In this case, only 2 bytes of memnodemap[] are used, instead of 2048
Signed-off-by: Eric Dumazet <dada1@cosmosbay.com>
Signed-off-by: Andi Kleen <ak@suse.de>
Signed-off-by: Linus Torvalds <torvalds@osdl.org>
diff --git a/arch/x86_64/mm/numa.c b/arch/x86_64/mm/numa.c
index 4bf6458..edd5559 100644
--- a/arch/x86_64/mm/numa.c
+++ b/arch/x86_64/mm/numa.c
@@ -38,38 +38,57 @@
int numa_off __initdata;
-int __init compute_hash_shift(struct node *nodes, int numnodes)
+
+/*
+ * Given a shift value, try to populate memnodemap[]
+ * Returns :
+ * 1 if OK
+ * 0 if memnodmap[] too small (of shift too small)
+ * -1 if node overlap or lost ram (shift too big)
+ */
+static int __init populate_memnodemap(
+ const struct node *nodes, int numnodes, int shift)
{
int i;
- int shift = 20;
- unsigned long addr,maxend=0;
-
- for (i = 0; i < numnodes; i++)
- if ((nodes[i].start != nodes[i].end) && (nodes[i].end > maxend))
- maxend = nodes[i].end;
+ int res = -1;
+ unsigned long addr, end;
- while ((1UL << shift) < (maxend / NODEMAPSIZE))
+ memset(memnodemap, 0xff, sizeof(memnodemap));
+ for (i = 0; i < numnodes; i++) {
+ addr = nodes[i].start;
+ end = nodes[i].end;
+ if (addr >= end)
+ continue;
+ if ((end >> shift) >= NODEMAPSIZE)
+ return 0;
+ do {
+ if (memnodemap[addr >> shift] != 0xff)
+ return -1;
+ memnodemap[addr >> shift] = i;
+ addr += (1 << shift);
+ } while (addr < end);
+ res = 1;
+ }
+ return res;
+}
+
+int __init compute_hash_shift(struct node *nodes, int numnodes)
+{
+ int shift = 20;
+
+ while (populate_memnodemap(nodes, numnodes, shift + 1) >= 0)
shift++;
- printk (KERN_DEBUG"Using %d for the hash shift.
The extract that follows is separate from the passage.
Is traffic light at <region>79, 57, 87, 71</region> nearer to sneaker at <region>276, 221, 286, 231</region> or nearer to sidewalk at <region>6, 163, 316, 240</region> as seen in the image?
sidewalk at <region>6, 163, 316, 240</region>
Max adder is %lx \n",
- shift,maxend);
- memset(memnodemap,0xff,sizeof(*memnodemap) * NODEMAPSIZE);
- for (i = 0; i < numnodes; i++) {
- if (nodes[i].start == nodes[i].end)
- continue;
- for (addr = nodes[i].start;
- addr < nodes[i].end;
- addr += (1UL << shift)) {
- if (memnodemap[addr >> shift] != 0xff) {
- printk(KERN_INFO
+ printk(KERN_DEBUG "Using %d for the hash shift.\n",
+ shift);
+
+ if (populate_memnodemap(nodes, numnodes, shift) != 1) {
+ printk(KERN_INFO
"Your memory is not aligned you need to rebuild your kernel "
- "with a bigger NODEMAPSIZE shift=%d adder=%lu\n",
- shift,addr);
- return -1;
- }
- memnodemap[addr >> shift] = i;
- }
- }
+ "with a bigger NODEMAPSIZE shift=%d\n",
+ shift);
+ return -1;
+ }
return shift;
}